Immunostaining of CTLA4 was done using Lyophilized Mouse Monoclonal Antibody CTLA4 (IgG1) at a dilution of 1:50. Section from appendix was taken as a positive control, where distinct brown colored cytoplasmic staining was regarded as positive staining. A negative control (without addition of primary antibody) was included in every batch of immunostaining. CTLA4 stain intensity scoring was defined as +1 = Negative (Tumour cells with no staining) +2 = Positive (Tumour cells with weak staining ) +3 = Positive (Tumour cells with moderate staining ) +4 = Positive (Tumour cells with strong staining ). All scoring was done without any bias with the clinical correlation.
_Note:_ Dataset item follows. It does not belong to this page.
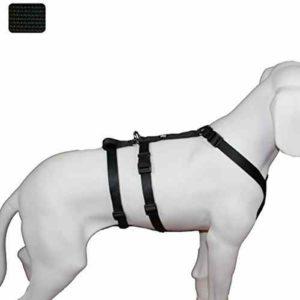 Sicherheitsgeschirr Hund Feltmann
Majority of the tumors showed an intensity of 3+ uptake of CTLA-4 whereas 36.7% of the tumors showed an intensity of 1+. There was a significantly high tumor infiltration among those with an uptake of 3+, with a mean difference of 19.9. The observed difference was statistically significant (P < 0.05). Similarly, there was a significant increase in the tumor quantity among those with uptake of 3+ with a mean difference of 19.75. The observed difference was statistically significant (P < 0.05) [Table 3].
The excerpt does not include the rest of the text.